Extrait:
···

Effectivement, _patience est mère vertu_. 

Merci beaucoup !


----------



## Li@mst0rM (10 Février 2011)

Je profite de ce post pour ne pas en créer un nouveau qui ferait doublon comme le sujet est sensiblement le même : 

j'ai donc maintenant mes mails Hotmail sur le logiciel Mail... cependant quand j'effectue une action dessus (supprimer, marquer "lu/non lu", déplacer etc) cela ne se répercute pas si je vais consulter mes mails via mon navigateur web, sur le site de hotmail. 

-existe il une solution pour palier à ce problème (sans qu'on me dise d'utiliser le logiciel Windows Live Mail car je ne veux pas installer ça sur mon mac !!) 

-sinon, le problème est il le même avec d'autres messagerie ? (gmail/ovh par exemple ?)

Merci


----------



## Li@mst0rM (13 Février 2011)

personne n'aurait une petite idée ?


----------



## DamienLT (13 Février 2011)

Li@mst0rM a dit:


> Je profite de ce post pour ne pas en créer un nouveau qui ferait doublon comme le sujet est sensiblement le même :
> 
> j'ai donc maintenant mes mails Hotmail sur le logiciel Mail... cependant quand j'effectue une action dessus (supprimer, marquer "lu/non lu", déplacer etc) cela ne se répercute pas si je vais consulter mes mails via mon navigateur web, sur le site de hotmail.
> 
> ...



Bonjour Li@mst0rM,

En fait le problème vient probablement de tes réglages. Je n'utilise pas Hotmail, mais je crois savoir que les réglages sont de type POP. Hors pour faire ce que tu désires il faudrait trouver les infos pour avoir une boite en IMAP.

···

[Enregistrements du jeu de données]

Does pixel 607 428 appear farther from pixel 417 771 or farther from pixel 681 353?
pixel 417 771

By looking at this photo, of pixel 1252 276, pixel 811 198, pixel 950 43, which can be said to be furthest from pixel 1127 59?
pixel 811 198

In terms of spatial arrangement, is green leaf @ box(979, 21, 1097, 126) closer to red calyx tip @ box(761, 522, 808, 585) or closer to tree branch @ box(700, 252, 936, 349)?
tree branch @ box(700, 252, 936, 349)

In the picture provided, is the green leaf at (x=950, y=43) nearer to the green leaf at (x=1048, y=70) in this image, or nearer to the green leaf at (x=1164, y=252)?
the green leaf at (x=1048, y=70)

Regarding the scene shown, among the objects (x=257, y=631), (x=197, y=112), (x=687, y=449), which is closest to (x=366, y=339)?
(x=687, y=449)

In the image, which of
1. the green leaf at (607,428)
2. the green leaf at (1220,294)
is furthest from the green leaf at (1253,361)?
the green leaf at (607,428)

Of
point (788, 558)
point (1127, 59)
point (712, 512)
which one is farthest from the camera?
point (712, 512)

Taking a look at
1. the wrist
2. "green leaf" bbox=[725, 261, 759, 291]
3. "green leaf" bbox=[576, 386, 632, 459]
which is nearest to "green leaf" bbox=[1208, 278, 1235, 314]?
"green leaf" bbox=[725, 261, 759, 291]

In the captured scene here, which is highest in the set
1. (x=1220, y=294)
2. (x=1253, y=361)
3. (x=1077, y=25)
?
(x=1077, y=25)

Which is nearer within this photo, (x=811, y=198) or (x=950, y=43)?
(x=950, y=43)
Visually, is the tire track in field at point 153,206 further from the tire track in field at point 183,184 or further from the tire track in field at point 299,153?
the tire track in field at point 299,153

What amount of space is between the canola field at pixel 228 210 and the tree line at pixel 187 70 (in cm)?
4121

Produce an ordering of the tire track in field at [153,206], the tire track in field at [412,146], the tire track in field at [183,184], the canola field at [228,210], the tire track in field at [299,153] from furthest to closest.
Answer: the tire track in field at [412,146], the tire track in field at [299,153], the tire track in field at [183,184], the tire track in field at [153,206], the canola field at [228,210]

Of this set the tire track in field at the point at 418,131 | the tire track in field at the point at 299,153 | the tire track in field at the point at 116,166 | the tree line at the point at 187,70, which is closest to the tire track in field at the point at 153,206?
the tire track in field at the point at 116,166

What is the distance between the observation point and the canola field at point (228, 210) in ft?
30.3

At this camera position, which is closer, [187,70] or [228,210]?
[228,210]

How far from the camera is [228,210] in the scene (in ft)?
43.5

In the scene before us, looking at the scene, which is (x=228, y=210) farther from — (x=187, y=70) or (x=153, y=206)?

···

Consigne:
Reprenez l'extrait sur la synchronisation de Hotmail avec le logiciel Mail et poursuivez-le après sa dernière phrase.

Réponse attendue:
Pour comprendre la différence :

*- Le principe du protocole POP est le suivant :*
Tous les messages arrivent sur le serveur de Hotmail (POP), tu te connecte à ce serveur POP à l'aide d'un logiciel de messagerie (ici Mail) pour télécharger tous les courriers qui sont en attente de lecture sur le serveur. Par la suite, toutes les opérations (suppression, renvoi...) sont réalisées sur TA machine. Donc quand tu retournes sur Hotmail.fr ce que tu as effectué sur ton logiciel Mail n'a pas été répercuté en ligne.

*Ex :* Tu supprimes un mail de Vanessa sur ton mac chez toi. Arrivé au boulot tu lances ton autre logiciel de l'ordinateur du bureau : résultat il n'est pas supprimé, il va falloir à nouveau le faire.


*- Le principe du protocole IMAP est le suivant :
*A l'inverse le protocole IMAP utilise une gestion des messages directement sur le serveur de messagerie IMAP (comme MobileME, Gmail, Yahoo).

En gros les courriers arrivent sur le serveur et ce que tu vois dans ton logiciel Mail est simplement une image miroir de ce qu'il y a sur ce dit serveur. Du coup tout ce que tu fais sur ton logiciel Mail se répercute automatiquement sur le serveur et donc aussi sur d'autres logiciels automatiquement (comme sur un iPhone, un autre ordinateur). Tu retrouves donc un état identique entre TOUTES tes boites.

*Ex :* Tu supprimes un mail de Vanessa sur ton mac chez toi. Arrivé au boulot tu lances ton autre logiciel de l'ordinateur du bureau : résultat il est également supprimé.

J'espère avoir été assez clair parce que c'est pas évident à expliquer ^^.


----------



## Anonyme (13 Février 2011)

Actuellement, toutes les Boites aux lettres ne sont pas accessibles avec le protocole IMAP



> HOTMAIL
> Serveur POP : pop3.live.com (Port 995 avec connexion SSL)
> Serveur SMTP : smtp.live.com (Port 25 avec connexion SSL)
> Serveur IMAP : non


----------



## Li@mst0rM (16 Février 2011)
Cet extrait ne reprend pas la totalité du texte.